Klasien Horstman en Ilse Dijkstra:
In haar reflectie op ons artikel stelt Beatrijs Haverkamp terecht dat we oproepen tot zelfreflectie op de kennispraktijken rondom publieke gezondheid. Ze concludeert dat onze boodschap is dat ervaringskennis van gezondheidsproblemen serieus moet worden genomen. Dat vinden we inderdaad belangrijk, maar de kern van het probleem dat wij analyseren is venijniger dan dat.

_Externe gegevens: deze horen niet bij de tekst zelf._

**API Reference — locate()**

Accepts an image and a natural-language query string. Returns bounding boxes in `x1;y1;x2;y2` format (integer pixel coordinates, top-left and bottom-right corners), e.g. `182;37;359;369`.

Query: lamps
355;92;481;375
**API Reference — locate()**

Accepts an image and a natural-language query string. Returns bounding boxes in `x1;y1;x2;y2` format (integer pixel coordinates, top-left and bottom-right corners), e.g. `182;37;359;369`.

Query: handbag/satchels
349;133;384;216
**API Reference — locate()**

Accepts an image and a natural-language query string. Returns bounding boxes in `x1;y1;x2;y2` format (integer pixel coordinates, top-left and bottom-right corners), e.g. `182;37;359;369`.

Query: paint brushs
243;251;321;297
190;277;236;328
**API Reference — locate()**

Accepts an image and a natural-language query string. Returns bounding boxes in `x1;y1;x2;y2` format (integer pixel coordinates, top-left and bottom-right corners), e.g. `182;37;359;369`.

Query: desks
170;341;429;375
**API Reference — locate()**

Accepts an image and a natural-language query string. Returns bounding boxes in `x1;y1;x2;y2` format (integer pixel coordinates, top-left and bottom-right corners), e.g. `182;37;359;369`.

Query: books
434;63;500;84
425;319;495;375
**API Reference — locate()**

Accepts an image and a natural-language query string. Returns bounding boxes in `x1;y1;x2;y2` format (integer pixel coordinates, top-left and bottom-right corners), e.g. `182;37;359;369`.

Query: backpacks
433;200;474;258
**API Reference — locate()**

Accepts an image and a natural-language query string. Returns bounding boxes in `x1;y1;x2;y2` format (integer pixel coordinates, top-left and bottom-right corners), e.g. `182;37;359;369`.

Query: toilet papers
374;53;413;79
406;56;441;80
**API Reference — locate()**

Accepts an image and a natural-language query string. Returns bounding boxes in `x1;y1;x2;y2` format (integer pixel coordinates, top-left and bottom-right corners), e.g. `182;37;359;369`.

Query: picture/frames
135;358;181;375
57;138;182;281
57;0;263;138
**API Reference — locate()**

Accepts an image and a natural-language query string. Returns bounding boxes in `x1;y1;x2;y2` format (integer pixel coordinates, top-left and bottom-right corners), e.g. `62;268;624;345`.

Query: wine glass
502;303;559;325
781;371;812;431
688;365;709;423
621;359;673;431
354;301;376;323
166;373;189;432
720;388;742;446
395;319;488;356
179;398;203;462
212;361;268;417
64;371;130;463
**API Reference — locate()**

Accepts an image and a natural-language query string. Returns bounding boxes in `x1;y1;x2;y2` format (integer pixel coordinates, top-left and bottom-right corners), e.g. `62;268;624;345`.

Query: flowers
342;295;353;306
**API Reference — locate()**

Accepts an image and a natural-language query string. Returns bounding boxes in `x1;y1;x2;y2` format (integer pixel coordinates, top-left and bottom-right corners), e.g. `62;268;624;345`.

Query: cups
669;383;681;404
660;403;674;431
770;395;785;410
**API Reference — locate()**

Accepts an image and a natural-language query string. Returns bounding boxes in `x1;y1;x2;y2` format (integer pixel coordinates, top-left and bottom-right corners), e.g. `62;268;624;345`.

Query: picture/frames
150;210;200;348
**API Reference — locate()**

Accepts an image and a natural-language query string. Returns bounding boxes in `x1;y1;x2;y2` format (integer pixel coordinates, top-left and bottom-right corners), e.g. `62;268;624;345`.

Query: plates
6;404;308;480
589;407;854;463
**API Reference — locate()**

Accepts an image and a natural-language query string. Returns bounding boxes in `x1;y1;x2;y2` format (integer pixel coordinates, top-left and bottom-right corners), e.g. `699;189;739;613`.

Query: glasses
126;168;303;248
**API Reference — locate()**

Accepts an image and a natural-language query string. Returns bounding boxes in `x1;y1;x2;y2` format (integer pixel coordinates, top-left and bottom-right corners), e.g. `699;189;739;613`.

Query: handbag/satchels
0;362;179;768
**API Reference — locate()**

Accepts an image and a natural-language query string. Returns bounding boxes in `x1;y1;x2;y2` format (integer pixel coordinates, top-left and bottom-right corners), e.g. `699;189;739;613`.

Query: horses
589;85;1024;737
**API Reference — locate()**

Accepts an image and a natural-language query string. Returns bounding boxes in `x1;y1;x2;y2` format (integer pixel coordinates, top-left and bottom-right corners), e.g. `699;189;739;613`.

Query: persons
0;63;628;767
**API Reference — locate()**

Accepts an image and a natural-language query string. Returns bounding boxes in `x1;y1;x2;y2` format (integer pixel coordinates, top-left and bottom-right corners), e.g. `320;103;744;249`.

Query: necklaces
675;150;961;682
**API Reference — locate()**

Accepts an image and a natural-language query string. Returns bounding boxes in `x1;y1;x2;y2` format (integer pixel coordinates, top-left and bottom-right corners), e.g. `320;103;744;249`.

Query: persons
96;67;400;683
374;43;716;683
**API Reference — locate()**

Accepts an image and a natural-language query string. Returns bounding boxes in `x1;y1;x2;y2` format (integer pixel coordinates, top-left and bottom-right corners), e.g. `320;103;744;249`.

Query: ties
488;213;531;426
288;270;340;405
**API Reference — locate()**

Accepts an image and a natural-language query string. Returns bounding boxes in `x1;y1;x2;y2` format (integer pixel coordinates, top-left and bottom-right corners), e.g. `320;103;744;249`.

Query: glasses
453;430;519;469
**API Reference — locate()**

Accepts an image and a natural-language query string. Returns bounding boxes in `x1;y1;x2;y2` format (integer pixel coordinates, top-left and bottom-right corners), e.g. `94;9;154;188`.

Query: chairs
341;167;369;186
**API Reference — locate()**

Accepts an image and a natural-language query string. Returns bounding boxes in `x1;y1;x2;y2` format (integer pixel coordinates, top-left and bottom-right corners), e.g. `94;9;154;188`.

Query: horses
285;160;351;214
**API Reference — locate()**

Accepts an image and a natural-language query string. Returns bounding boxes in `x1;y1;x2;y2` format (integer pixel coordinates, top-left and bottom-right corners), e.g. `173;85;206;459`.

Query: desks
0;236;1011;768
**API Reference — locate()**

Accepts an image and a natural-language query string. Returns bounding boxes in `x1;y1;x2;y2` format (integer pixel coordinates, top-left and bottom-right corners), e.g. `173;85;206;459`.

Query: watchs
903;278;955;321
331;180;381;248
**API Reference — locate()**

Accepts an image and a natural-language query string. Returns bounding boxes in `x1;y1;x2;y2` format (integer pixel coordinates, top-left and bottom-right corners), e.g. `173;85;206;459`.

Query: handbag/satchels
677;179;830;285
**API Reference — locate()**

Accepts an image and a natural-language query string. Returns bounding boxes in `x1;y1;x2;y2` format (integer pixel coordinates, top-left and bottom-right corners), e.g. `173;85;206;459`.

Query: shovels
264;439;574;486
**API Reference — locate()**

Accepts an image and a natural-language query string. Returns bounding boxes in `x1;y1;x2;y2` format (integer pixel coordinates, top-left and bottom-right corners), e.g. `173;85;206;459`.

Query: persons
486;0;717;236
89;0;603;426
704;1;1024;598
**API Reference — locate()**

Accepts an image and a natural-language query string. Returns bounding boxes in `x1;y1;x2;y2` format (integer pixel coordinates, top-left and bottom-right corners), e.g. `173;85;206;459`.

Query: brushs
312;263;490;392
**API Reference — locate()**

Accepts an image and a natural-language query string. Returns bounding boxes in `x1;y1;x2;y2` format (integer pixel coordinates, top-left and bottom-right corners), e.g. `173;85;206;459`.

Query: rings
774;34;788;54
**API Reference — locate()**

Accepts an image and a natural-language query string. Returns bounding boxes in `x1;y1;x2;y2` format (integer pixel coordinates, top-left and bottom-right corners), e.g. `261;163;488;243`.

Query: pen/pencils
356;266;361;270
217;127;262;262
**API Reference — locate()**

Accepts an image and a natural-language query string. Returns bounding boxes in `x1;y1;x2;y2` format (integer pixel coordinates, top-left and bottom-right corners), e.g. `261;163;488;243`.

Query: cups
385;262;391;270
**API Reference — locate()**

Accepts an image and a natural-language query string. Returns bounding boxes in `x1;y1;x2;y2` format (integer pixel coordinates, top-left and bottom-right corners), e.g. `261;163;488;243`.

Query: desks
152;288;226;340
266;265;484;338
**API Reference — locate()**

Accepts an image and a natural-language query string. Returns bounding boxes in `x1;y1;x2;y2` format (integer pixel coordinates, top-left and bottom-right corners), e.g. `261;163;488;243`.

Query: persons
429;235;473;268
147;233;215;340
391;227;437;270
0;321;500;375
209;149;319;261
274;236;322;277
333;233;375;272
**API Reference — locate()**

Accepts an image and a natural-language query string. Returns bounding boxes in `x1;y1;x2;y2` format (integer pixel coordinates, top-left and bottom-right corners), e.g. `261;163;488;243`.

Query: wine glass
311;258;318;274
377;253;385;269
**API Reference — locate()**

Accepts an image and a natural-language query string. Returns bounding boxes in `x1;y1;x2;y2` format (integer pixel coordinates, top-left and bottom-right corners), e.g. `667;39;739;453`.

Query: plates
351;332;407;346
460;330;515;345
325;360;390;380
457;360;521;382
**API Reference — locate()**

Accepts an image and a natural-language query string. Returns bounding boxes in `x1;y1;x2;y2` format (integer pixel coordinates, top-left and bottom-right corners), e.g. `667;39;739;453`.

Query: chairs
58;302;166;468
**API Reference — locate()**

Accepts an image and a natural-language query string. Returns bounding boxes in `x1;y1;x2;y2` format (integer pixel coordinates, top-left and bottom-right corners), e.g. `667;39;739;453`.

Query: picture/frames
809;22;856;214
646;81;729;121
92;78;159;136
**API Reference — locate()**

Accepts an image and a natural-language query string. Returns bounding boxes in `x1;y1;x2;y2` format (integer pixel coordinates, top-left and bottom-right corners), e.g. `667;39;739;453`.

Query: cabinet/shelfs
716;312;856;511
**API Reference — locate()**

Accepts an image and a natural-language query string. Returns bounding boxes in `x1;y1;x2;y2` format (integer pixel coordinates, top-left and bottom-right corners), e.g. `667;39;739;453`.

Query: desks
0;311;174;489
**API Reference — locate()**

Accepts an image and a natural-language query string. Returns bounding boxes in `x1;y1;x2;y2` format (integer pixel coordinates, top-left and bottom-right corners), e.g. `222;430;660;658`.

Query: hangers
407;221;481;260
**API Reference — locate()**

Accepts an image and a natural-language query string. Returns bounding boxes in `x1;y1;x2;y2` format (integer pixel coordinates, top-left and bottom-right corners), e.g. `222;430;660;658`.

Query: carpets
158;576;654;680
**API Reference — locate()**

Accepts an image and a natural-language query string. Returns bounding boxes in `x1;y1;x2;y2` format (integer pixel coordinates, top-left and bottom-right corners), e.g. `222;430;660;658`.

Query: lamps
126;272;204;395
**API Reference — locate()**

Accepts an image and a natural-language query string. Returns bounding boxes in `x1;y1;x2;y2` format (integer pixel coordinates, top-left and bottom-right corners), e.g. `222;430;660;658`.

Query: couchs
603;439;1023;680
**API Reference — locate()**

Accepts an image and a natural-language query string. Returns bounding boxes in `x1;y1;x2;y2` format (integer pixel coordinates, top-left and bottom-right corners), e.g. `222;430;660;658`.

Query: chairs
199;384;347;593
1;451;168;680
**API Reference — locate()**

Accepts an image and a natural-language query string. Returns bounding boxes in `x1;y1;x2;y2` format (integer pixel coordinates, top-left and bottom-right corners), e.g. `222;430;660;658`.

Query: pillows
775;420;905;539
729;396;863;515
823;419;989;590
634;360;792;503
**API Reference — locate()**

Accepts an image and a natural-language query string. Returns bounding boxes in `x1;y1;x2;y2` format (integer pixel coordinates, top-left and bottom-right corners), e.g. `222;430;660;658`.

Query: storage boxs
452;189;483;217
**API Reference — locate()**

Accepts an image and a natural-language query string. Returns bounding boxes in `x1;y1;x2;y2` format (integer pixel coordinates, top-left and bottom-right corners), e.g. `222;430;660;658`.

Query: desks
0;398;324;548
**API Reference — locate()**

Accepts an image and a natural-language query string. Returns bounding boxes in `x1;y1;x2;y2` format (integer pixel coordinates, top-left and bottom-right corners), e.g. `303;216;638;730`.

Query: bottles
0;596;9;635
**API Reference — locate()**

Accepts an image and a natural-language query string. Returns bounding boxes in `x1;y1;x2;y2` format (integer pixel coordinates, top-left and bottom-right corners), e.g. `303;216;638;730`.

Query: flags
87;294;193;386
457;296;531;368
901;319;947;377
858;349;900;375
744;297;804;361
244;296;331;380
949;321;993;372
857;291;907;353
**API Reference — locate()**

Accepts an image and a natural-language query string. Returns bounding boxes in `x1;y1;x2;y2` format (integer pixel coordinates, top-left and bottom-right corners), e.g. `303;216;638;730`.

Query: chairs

We identificeren de constructie van ‘domme en dikke doelgroepen’ door een machinerie van uitsluiting en stigmatisering – een decennia durende individualistische machinerie van onderzoek, professionele opleidingen en interventies. Deze machinerie maakt het lastig om de taal, de kennis en de praktijken van niet-professionals te begrijpen en op waarde te schatten. Decennialang zijn professionals en onderzoekers opgeleid in psychologiserende en rationalistische paradigma’s. Zo’n wetenschappelijke-professionele bril kan niet eenvoudig worden afgezet: ze is in de infrastructuur van onderzoeksfinanciering, databestanden, curricula, kwaliteitsnormen voor interventies et cetera verankerd en wordt nog lange tijd gereproduceerd, terwijl velen pleiten voor meer sociale benaderingen van gezondheidsongelijkheid. Wetenschappers en andere professionals hebben dus niet zomaar een rijkere taal en andere theorieën, onderzoekmethodes en werkwijzen tot hun beschikking.
Onze analyse stelt daarom niet alleen dát ervaringskennis serieus genomen moet worden, maar impliceert ook dat er zaken moeten veranderen in het wetenschappelijke en professionele landschap om dat te kunnen doen. Het betekent dat wetenschappers en professionals in de publieke gezondheidszorg de onbedoelde, soms pijnlijke effecten van hun werk moeten erkennen en onderzoeken. Het betekent ook dat curricula van opleidingen en bijscholingsprogramma’s moeten veranderen zodat huidige en nieuwe generaties wetenschappers en professionals in aanraking komen met nieuwe taal, theorieën, concepten. Ook zijn er in het onderwijs voorbeelden nodig die inzicht bieden in gezondheid en gezondheidsongelijkheid als wetenschappelijk-maatschappelijke constructies en die uitnodigen tot reflectie op de eigen rol van wetenschappers en professionals in die processen.